Southeast Missouri's record flooding and the Joplin, Mo., tornado -- the deadliest twister to hit the U.S. in decades -- have taken a huge toll on a revenue-weak Show Me State budget. And K-12 and higher education will have to foot a big portion of the bill.
Gov. Jay Nixon on Friday cut funding for education and other programs to help offset Missouri's mounting tab from a disastrous spring that claimed thousands of homes, businesses and farms, and scores of lives.
Nixon announced $172 million in cuts from the budget set to take effect July 1, including reductions in aid to colleges and universities, student scholarships and busing for public elementary and secondary schools.
Lawmakers passed a $23 billion-plus budget in early May, just days after the U.S. Army Corps of Engineers blew up the Birds Point-New Madrid levee and unleashed a swollen Mississippi River on an estimated 130,000 acres of fertile farmland and rural homes. A couple of weeks later, a tornado tore through Joplin, destroying more than 8,000 homes and businesses. The death toll has risen to 151 people.
Nixon has committed $50 million of state general revenue -- which was not anticipated in the budget -- for disaster response and recovery efforts.
On Friday, he cut $57 million from other parts of the state budget. Nixon said the disaster aid must be a priority.
"When tornadoes hit, when floods hit, the state has a vital role to help recover and rebuild communities," Nixon told The Associated Press while in St. Louis for a bill-signing ceremony on legislation reauthorizing a prescription drug subsidy for seniors and the disabled. That drug program escaped the budget cuts.
The largest reduction in state general revenue -- $16.8 million -- will come from the operating budgets of public colleges and universities. The result is that most institutions will receive a 7 percent funding cut next school year instead of the 5.5 percent reduction originally budgeted by lawmakers. The University of Missouri system and Missouri Western State University will get an 8 percent cut, because they have backed tuition increases larger than what the governor believed was appropriate, said Nixon's budget director, Linda Luebbering.
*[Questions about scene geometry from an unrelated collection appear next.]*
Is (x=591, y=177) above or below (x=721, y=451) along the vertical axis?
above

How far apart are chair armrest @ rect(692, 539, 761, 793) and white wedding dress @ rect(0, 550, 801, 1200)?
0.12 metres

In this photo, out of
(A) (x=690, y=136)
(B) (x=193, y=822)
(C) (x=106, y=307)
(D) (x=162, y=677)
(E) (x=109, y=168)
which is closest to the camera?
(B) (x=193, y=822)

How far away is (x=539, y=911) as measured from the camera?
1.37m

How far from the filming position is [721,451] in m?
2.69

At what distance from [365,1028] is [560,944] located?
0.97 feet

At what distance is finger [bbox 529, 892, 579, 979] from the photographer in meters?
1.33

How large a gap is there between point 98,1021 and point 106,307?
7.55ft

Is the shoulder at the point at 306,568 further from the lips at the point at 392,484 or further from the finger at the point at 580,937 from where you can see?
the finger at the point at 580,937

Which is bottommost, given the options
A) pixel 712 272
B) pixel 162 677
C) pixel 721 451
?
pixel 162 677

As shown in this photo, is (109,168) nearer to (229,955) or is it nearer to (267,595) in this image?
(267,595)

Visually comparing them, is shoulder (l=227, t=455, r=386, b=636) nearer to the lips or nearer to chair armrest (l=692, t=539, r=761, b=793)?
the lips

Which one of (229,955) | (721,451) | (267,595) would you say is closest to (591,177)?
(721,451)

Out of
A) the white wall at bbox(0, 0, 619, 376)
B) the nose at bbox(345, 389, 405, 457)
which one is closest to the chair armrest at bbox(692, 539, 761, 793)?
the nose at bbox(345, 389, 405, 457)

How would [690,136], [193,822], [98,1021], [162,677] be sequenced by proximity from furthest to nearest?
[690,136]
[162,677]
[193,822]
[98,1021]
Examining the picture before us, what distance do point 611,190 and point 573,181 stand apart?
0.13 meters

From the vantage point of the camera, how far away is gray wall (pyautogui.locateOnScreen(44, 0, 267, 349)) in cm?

The deeper cuts won't impact Southeast Missouri State University's fiscal 2012 spending plan because the institution's budget review committee wrote the document assuming a 7 percent reduction, said Kathy Mangels, the university's vice president for finance and administration.
"We've been prudent ... so while we welcomed the opportunity to have additional funds, particularly considering the past couple of years and our challenges, this doesn't put us in a dire situation," Mangels said.
Still, the deeper cut than the Legislature approved will hit Southeast's wish list, so to speak. And chief among that list are lower-income students.
The difference between the 5.5 percent budgeted reduction and Nixon's 7 percent, will cost Southeast about $700,000. Much of that money, about $450,000 was being marked for need-based aid. In May, the university's board of regents approved raising tuition and fees for in-state undergraduates by 4.8 percent in the 2011-2012 academic year. With federal aid programs drying up, the popular Pell Grant Program targeted for deep cuts and uncertainty surrounding the Access Missouri grant program, regents said the university must make a concerted effort to fill the funding gap for low-to-moderate income students.
The board is expected to revisit the matter at its June 29 meeting.
Mangels said Southeast won't raise tuition higher or to take away a 2-percent merit increase for university employees, the first raise in two years.
Kathy Love, spokeswoman for the Missouri Department of Higher Education, said the state's public colleges and universities went into the legislative session knowing 7 percent was the governor's working figure. Of course, it could have been much worse. Late last year, amid dire revenue projections, cuts of as high as 20 percent were being bandied about.
"I think everyone acknowledges the extreme circumstances of this year's floods in Southeast Missouri and the tornado in Joplin, that these were unforeseeable and extraordinary expenditures," Love said.
Nixon's $172 million in budget cuts also include a continued freeze of $100 million for construction projects at public colleges and universities.
The reductions also include $8 million from the nearly $108 million that lawmakers had allotted for school busing aid. Luebbering said that reduction was necessary because Missouri Lottery proceeds for education aren't likely to meet budget expectations.
Wade Bartels, chief financial officer for the Jackson School District, estimates the reduction in busing aid could cost the district between $40,000 and $50,000 next school year. Jackson's total operating budget in the 2010-2011 school year is right around $41 million.
"There's only so much of the pie, and this does take a small piece of the pie away," said Bartels. The district, which operates its own bus system, is one of the largest school districts, geographically speaking, in the state.
Before the nation's economic downturn began, schools had been getting $168 million annually to help subsidize their busing costs, said Roger Kurtz, executive director at Missouri Association of School Administrators. He called Nixon's cut "a little disconcerting," but added that he appreciates that it came before the school year started so administrators could plan accordingly -- unlike last year.
The Associated Press contributed to this report.